*EXERCISE DIRECTIONS*: Revise the NIPS workshop post by rewriting the span between "There was also" and "route around that.", inclusive, with "poster" changed to "presentation".

*PASSAGE PROVIDED*:
Today was the first day of the NIPS worksops, and as usual it was really interesting.

In the morning I mostly stayed at the Bayesian Optimization workshop, which was really interesting. Remy Munos talked about his ideas on optimizing highly nonconvex and nonsmooth functions with stochastic bandit feedback. The idea involves using a given hierarchical partition of the space to do some clever sampling, plus slight assumptions on smoothness of the function only around the optimum. Even if you don't know the actual smoothness around the optimum you can still get some pretty interesting results.

I found out about research that is very closely related to my recommendation systems work, by Roman Garnett and Katja Hofmann. I'm really looking forward to reading their papers on the subject, and possibly collaborating in these areas.

There was also Philip Hennig's poster about doing bayesian optimization where you try to keep track of explicit beliefs about where the optimum is and what is its value, rather than keeping track of beliefs about the function value everywhere. Pieter Abbeel's poster about safe exploration was really interesting. Apparently he has a generalization of minimax and expectimax objectives where you can tune one simple intuitive parameter to control how adversarial the world is, and route around that.

*DATA BELOW*:

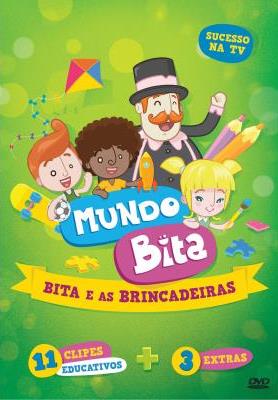 Mundo Bita: Bita e as Brincadeiras - DVD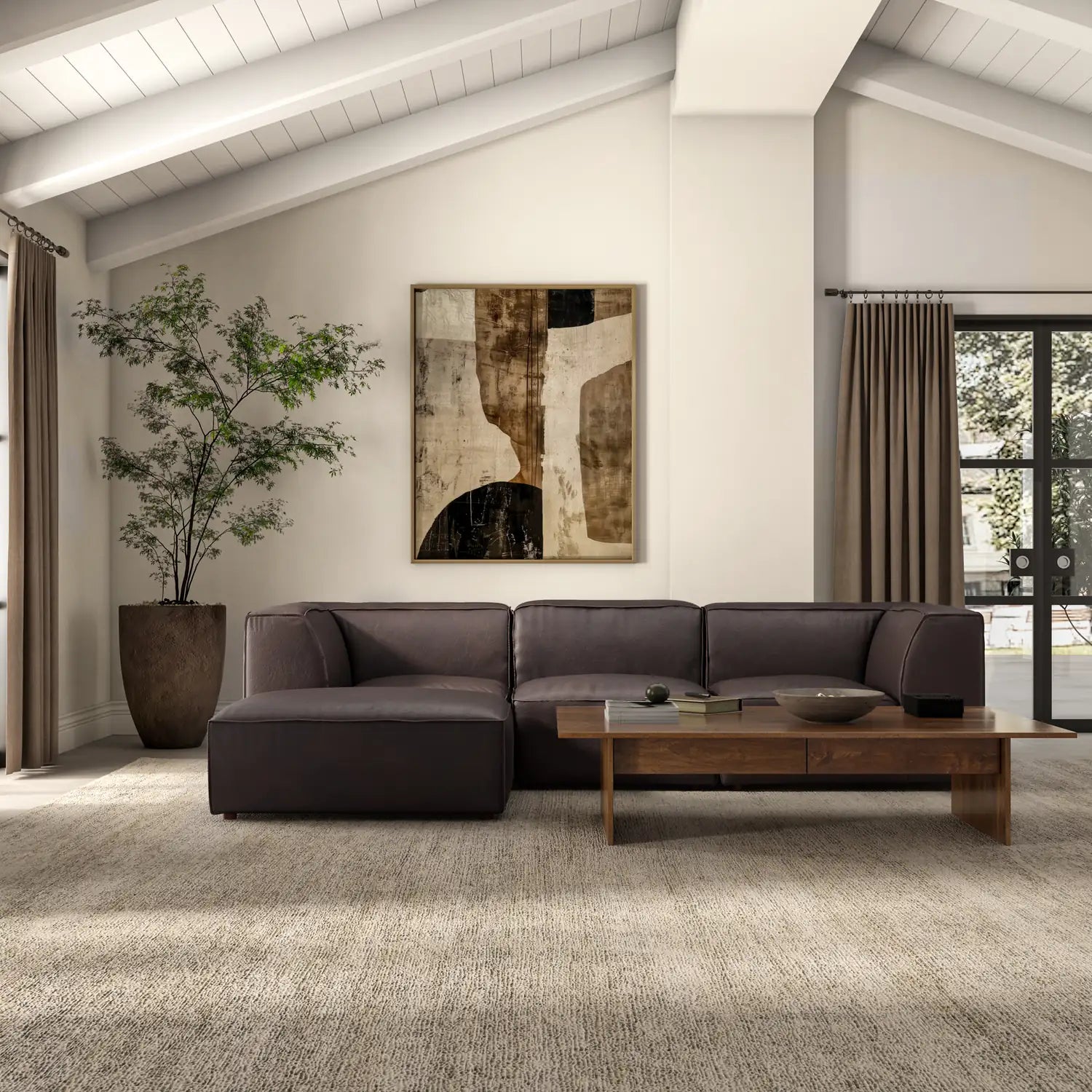 MOES FORM OTTOMANS - Benches, Ottoman, Stools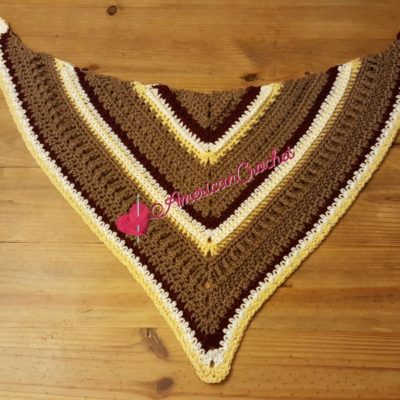 Fall Shawl CAL ~ Part 3 | Free Crochet Pattern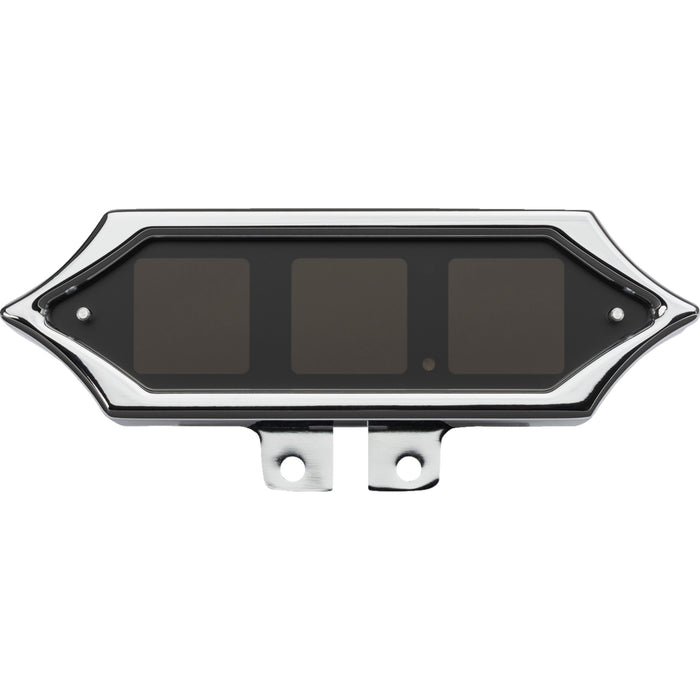 DAKOTA DIGITAL 2210-0592 MLX-9200 MLX-9000 Series Gauge - Speedometer - Spiked - Chrome - Universal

*ANSWER SECTION*:
There was also Philip Hennig's presentation about doing bayesian optimization where you try to keep track of explicit beliefs about where the optimum is and what is its value, rather than keeping track of beliefs about the function value everywhere. Pieter Abbeel's presentation about safe exploration was really interesting. Apparently he has a generalization of minimax and expectimax objectives where you can tune one simple intuitive parameter to control how adversarial the world is, and route around that.